Humans are not very good at spotting a lie. In fact, research has consistently found that our accuracy rate for detecting deception is only about 54 percent – just a smidge above a coin toss. While the occasional white lie here and there isn’t too terrible, becoming a frequent liar is a clear and distinct line that should never be crossed. Even if it’s not their intention, liars destroy trust and will never be able to maintain a healthy relationship for long. Let’s begin unpacking the science of lying with these six truths everyone should know about those who frequently lie.
6 Things You Should Know About Liars
1. Prolific Liars Think They Are Good Liars – According to a 2019 study, prolific liars consider themselves to be a good liar. Brianna Verigin and other co-authors of the study explain that good liars seem to be responsible for a disproportionate amount of lies in daily life. The findings demonstrate that “higher self-reported ratings of individuals’ deception ability were positively correlated with self-reports of telling a greater number of lies each day.” Deception, for the prolific liar, is not an unconscious habit of stretching the truth.

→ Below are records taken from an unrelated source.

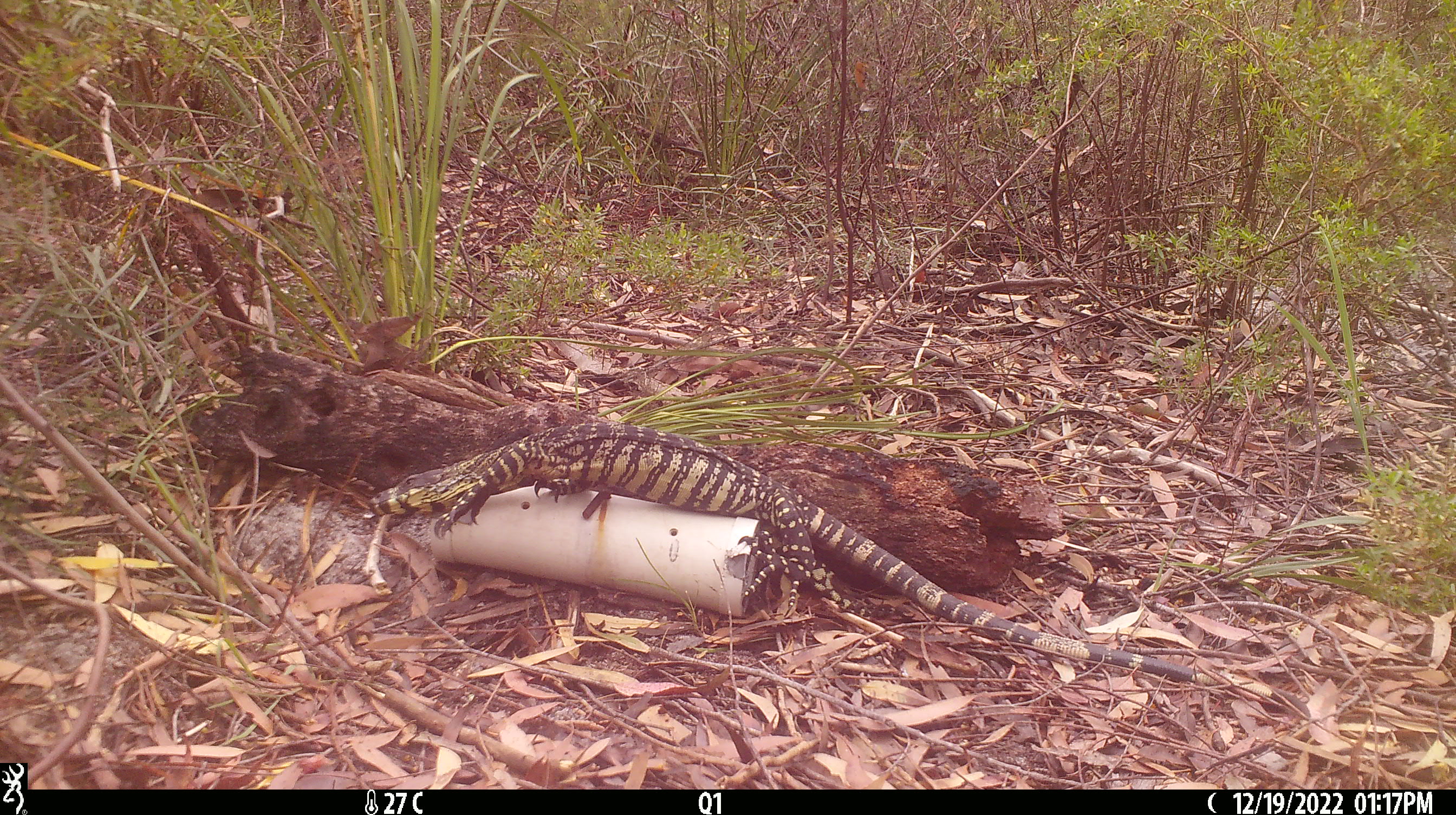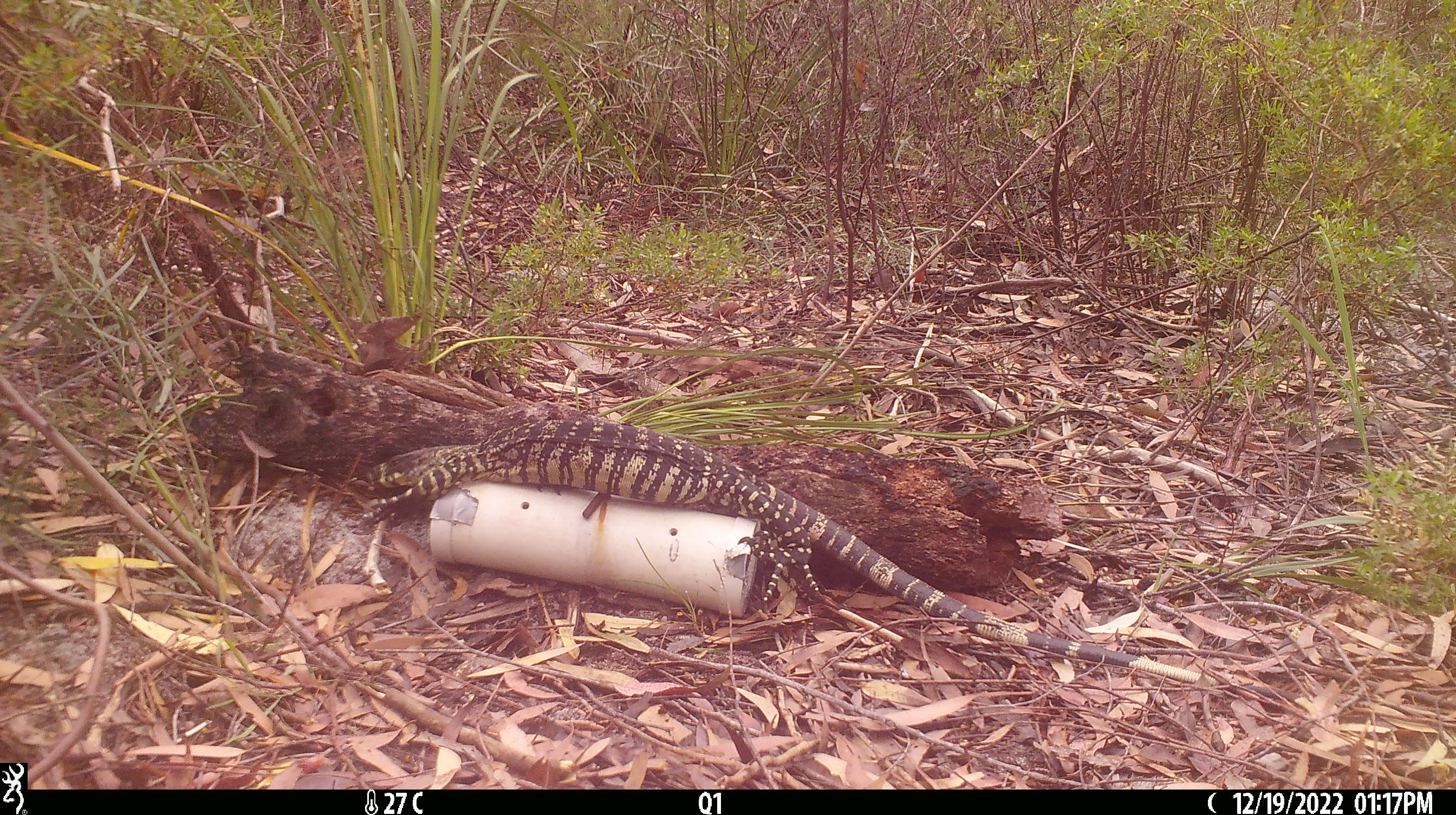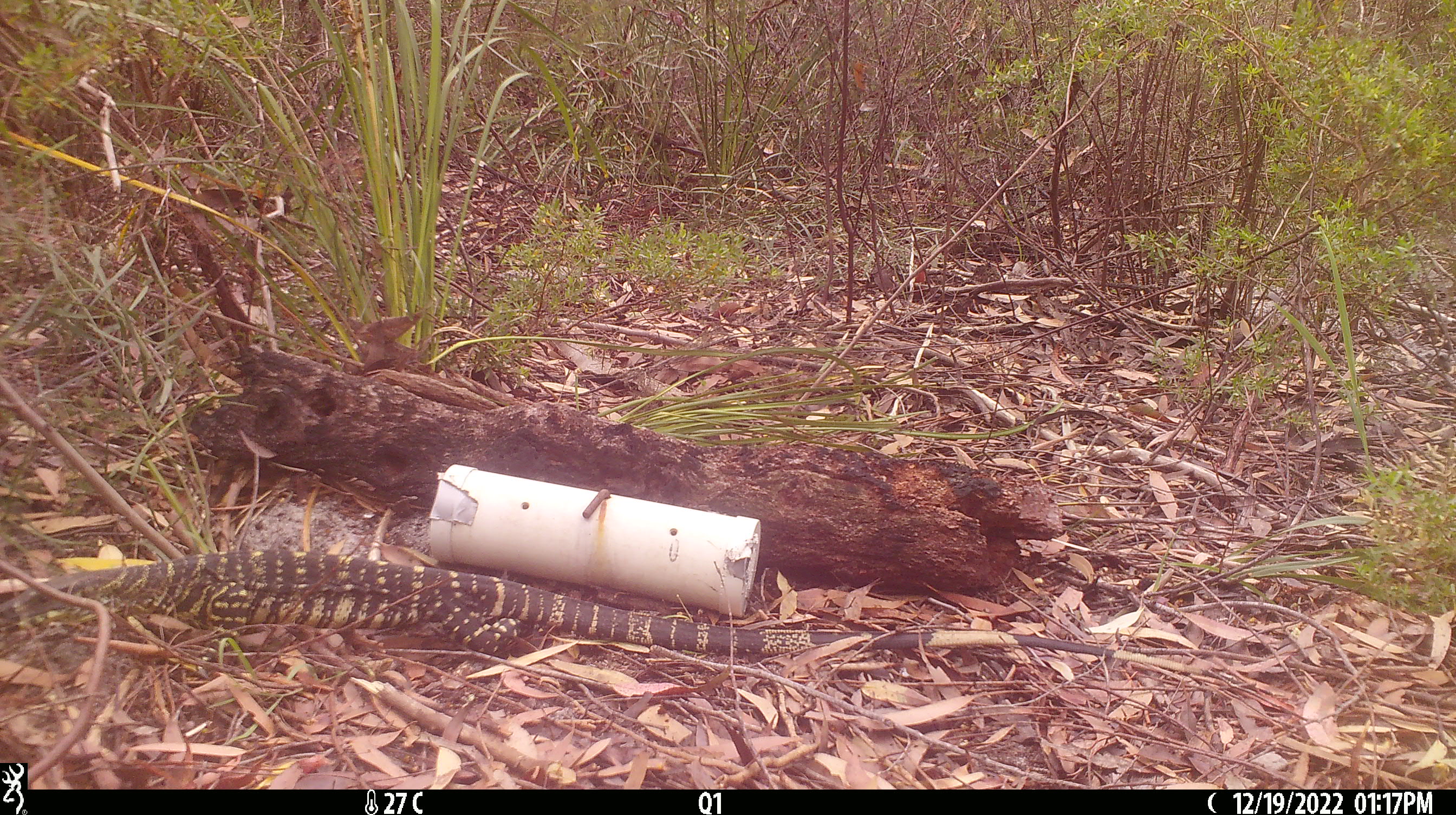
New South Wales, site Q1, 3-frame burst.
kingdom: Animalia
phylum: Chordata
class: Reptilia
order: Squamata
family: Varanidae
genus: Varanus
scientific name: Varanus varius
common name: lace monitor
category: goanna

Instead, it involves skill and strategy to make a lie hard to spot.
2. They Prefer Lying Face-to-Face – Researchers also found that higher self-reported deception ability was correlated with preferring to tell lies face-to-face, but not correlated with preference in telling lies via text message, phone call, email, or social media. This study fits in with a 2017 study which also examined characteristics of self-reported good versus poor liars, showing that “self-perceived good liars most commonly lied via face-to-face interactions versus through text chat.” The research here suggests that this could be a strategic decision of the prolific liar in that verbal strategies of deception work best face-to-face.

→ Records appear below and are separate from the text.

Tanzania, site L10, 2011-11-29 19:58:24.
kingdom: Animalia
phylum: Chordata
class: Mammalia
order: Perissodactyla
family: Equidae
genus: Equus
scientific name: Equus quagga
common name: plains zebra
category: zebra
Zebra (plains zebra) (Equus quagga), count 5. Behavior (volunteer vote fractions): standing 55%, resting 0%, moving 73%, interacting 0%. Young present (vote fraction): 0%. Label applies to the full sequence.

3. The Most Common Recipients of the Prolific Liars’ Lies – This study found that skilled liars tend to deceive mostly their friends, colleagues, and romantic partners as opposed to family, employers, or authority figures. The authors explain that this suggests that good liars are not as restricted in who they lie to as poor liars, who past research has shown tend to tell more lies to casual acquaintances and strangers than to friends and family.

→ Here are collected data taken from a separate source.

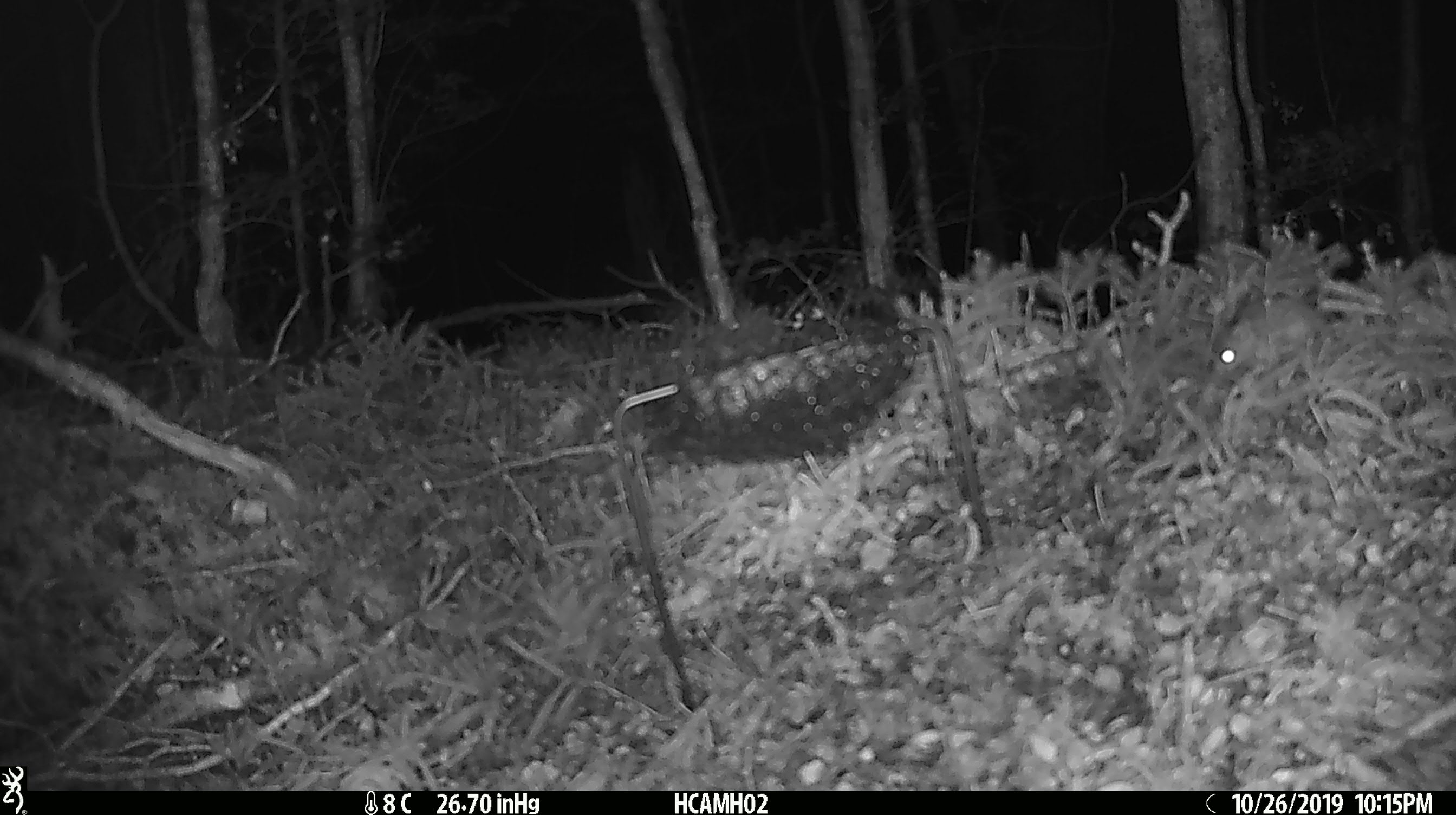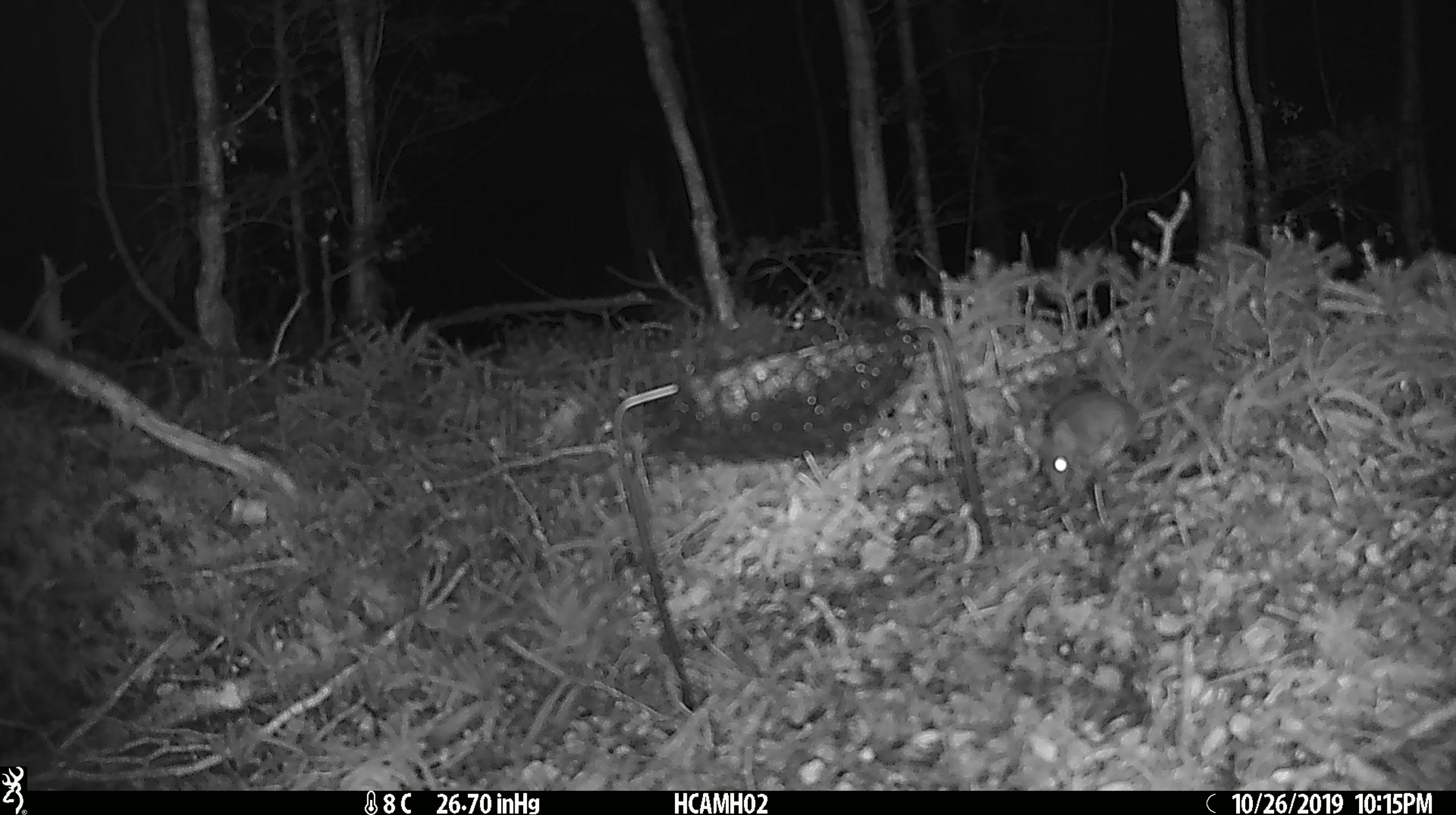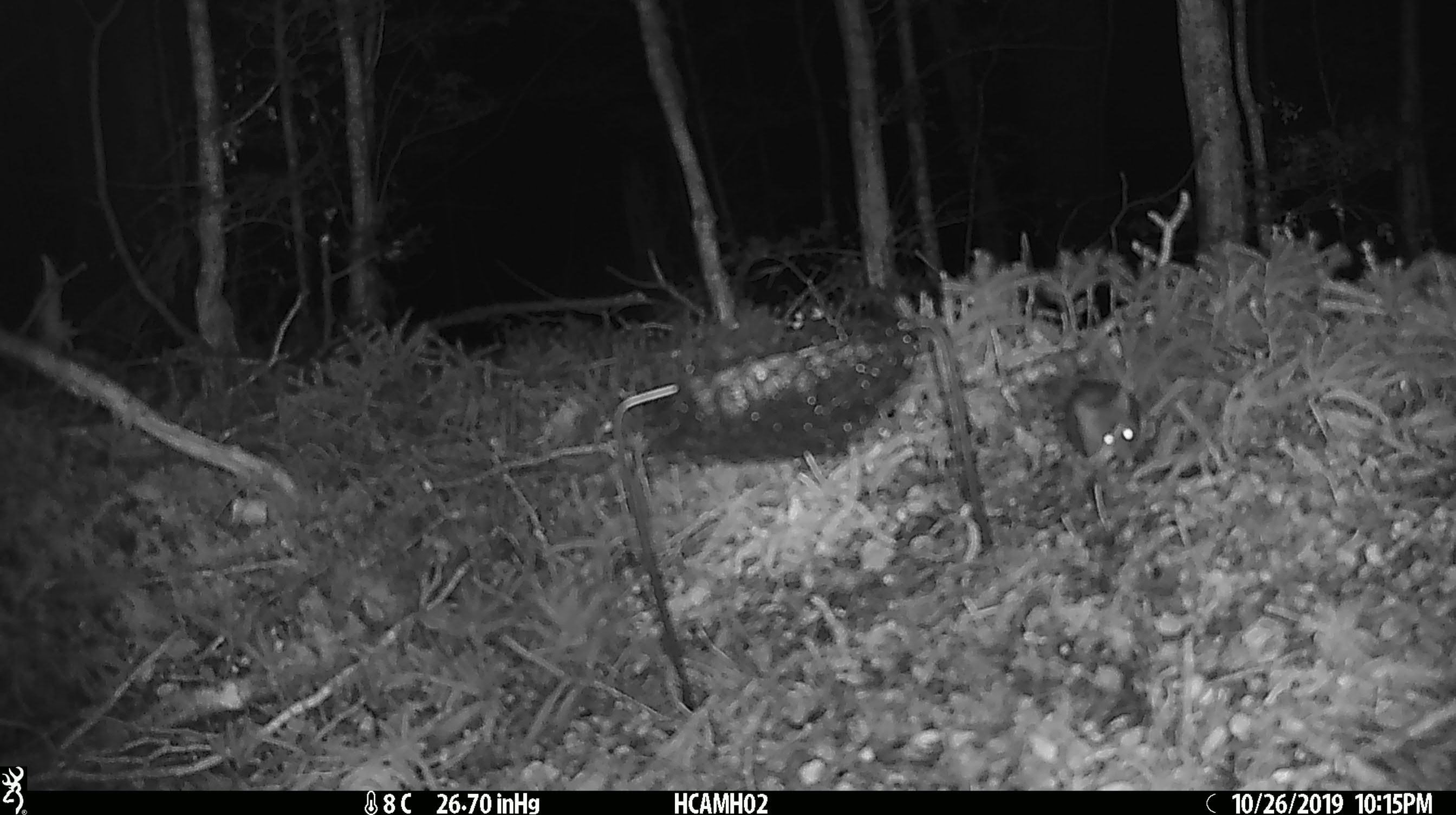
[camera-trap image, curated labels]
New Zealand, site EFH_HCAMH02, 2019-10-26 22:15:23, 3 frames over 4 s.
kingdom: Animalia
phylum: Chordata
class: Mammalia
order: Rodentia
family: Muridae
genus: Mus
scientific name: Mus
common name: mouse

4. They Tend to Tell Inconsequential Lies – Another finding from the study shows that an expert liar would tend to tell more inconsequential lies than lies of serious consequence. The findings from the self-reports reveal that an increased ability to deceive was positively correlated with higher endorsement of telling white lies and exaggerations within the past 24 hours. The authors of this study theorize that “people who believe they can get away with such minor falsehoods may be more inclined to include them frequently in daily interactions.”
5. The Majority of Lies Are Told by a Minority of Liars – Previous research reveals that most people are honest most of the time and that the vast majority of lies are only told by a handful of liars. In fact, a 2010 study of 1,000 participants found that 50 percent of all the lies reported in a 24-hour period were told by 5 percent of the respondents, the prolific liars.
6. Men or Women: Who Is the Better Liar? – The 2019 study found that men are twice as likely as women to consider themselves to be good at lying and at getting away with it. Out of the self-reported poor liars, 70 percent were female compared to 30 percent male. Additionally, from the participants who identified themselves to be good liars, about 62 percent were male whereas around 37 percent were female.